Я даже испугался, потому что предложение прозвучало чересчур уж откровенно. Чтобы расставить все точки над "i", я холодно ответил:

"Что ж, может, и вам подвернется какой-нибудь… европеец".

Это было почти оскорбление. Я понимал и хотел этого. Однако Рита ничуть не обиделась. Так, по крайней мере, мне показалось. Остаток вечера она рассказывала о своих художниках, и мы даже смеялись, и только прощаясь, мстительно сказала:

"Так имейте в виду, мистер Бартон, никуда она с вами не поедет. Ей хочется рисовать, а у нее ничего не выходит, потому что она еще не перестрадала по-настоящему…"

"А по-моему, уже достаточно. К тому же, если вы думаете, что Британия заселена только счастливыми людьми, то глубоко ошибаетесь", — ответил я ей.

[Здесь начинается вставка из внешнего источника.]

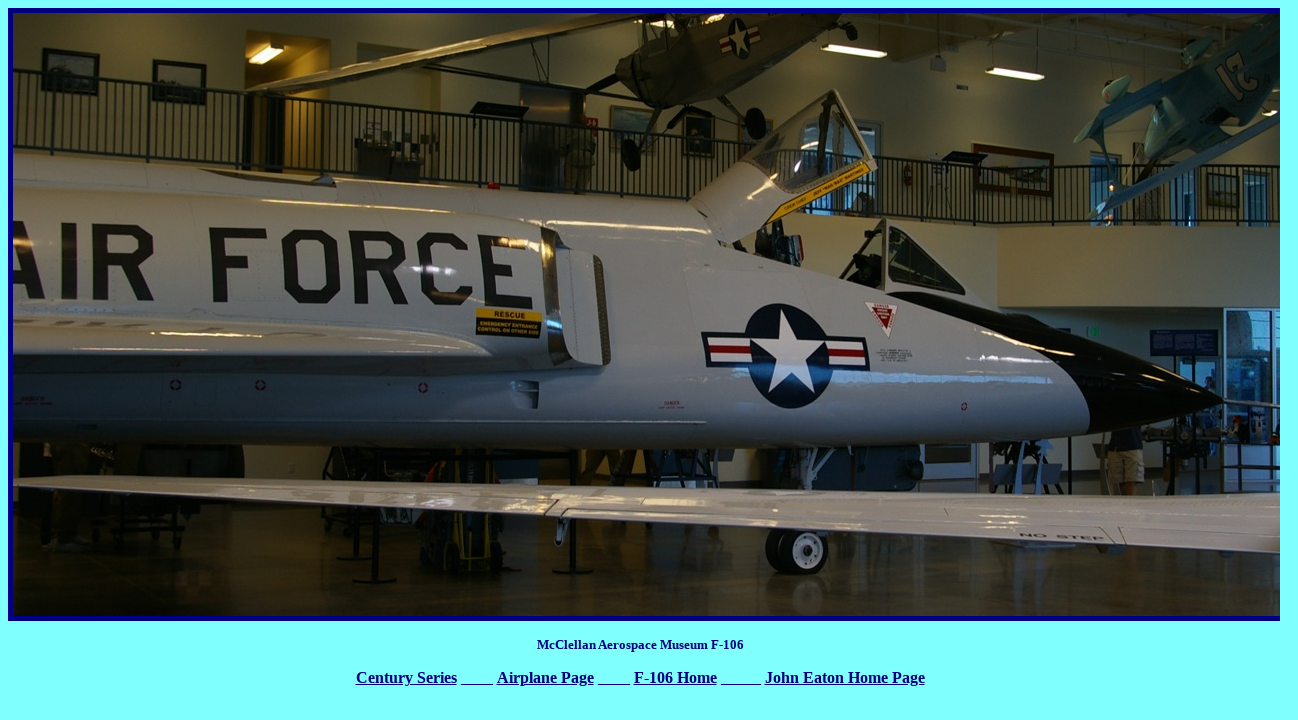

--- FILE ---
content_type: text/html
request_url: http://www.yolo.net/~jeaton/century/106/40106.htm
body_size: 1203
content:
<!DOCTYPE HTML PUBLIC "-//W3C//DTD HTML 4.01 Transitional//EN">
<html><head>
<meta http-equiv="Content-Type" content="text/html; charset=iso-8859-1"><meta name="GENERATOR" content="Microsoft FrontPage Express 2.0"><title>40106</title>
<base href="http://www.yolo.net/%7Ejeaton/"></head>

<body style="color: rgb(0, 0, 128); background-color: rgb(128, 255, 255);" link="#000080" vlink="#0000ff"><p align="center"><img style="border: 5px solid ; width: 1280px; height: 603px;" alt="" src="century/106/40106.jpg"></p><p align="center"><small><span style="font-weight: bold;">McClellan Aerospace Museum F-106</span></small><br clear="all"></p><p align="center">
<a href="century/century.htm"><font color="#000080"><strong>Century
Series</strong></font></a><font color="#000080">
<strong>____</strong>
</font><a href="century/airplane.htm"><font color="#000080"><strong>Airplane
Page</strong></font></a><font color="#000080"><strong>
____ </strong></font><a href="century/106/106.htm"><font color="#000080"><strong>F-106
Home</strong></font></a><font color="#000080"><strong>
_____ </strong></font><a href="index.html"><font color="#000080"><strong>John Eaton Home
Page</strong></font></a></p>
</body></html>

Но Рита так снисходительно улыбнулась, что я догадался: она мне не поверила.

Глава 14

Я проходила над пропастью по тонкой упругой нити, напоминающей вытянутую жилу. Она соединяла каменистые края и внизу тоже были камни, с высоты похожие на разбитые сердца. Я думала о тех людях, что угодили в пропасть до меня, и чьи трупы бесследно исчезли, а вот сердца, поди ж ты, сохранились. Мне было ничуть не жаль этих людей, ведь они пустились в свой последний путь добровольно, как и я сама. Вот только Пола было жаль… Избитого судьбой Пола, оставшегося на той стороне, от которой я удалялась. Он лежал на боку, оперевшись на локоть, а другую руку тянул ко мне: "Пожалуйста!" И я бы вернулась… Но ждавший на том берегу Режиссер притягивал. Охваченный ветром, что обходил меня, он казался величественным и прекрасным, хотя я по-прежнему не видела его лица.

"Кто ты?" — хотелось спросить мне, но что-то подсказывало: если я произнесу хоть слово, то сейчас же сорвусь. Небо было совсем близко, я чувствовала макушкой его касание. И чудилось, что когда я доберусь до Режиссера, оно осядет на мои волосы, как голубой газовый шарф. Оба берега были на одном уровне, и все же меня не оставляло ощущение, что я поднимаюсь от земли к небу. Пол был моей землей, моей твердью, а я уходила от него…

Проснулась я от того, что он пальцем вытирал мне слезы.

— Опять, — произнес он с горечью. — Страшный сон?

— Самый страшный, — я прижалась к нему всем телом и постепенно успокоилась.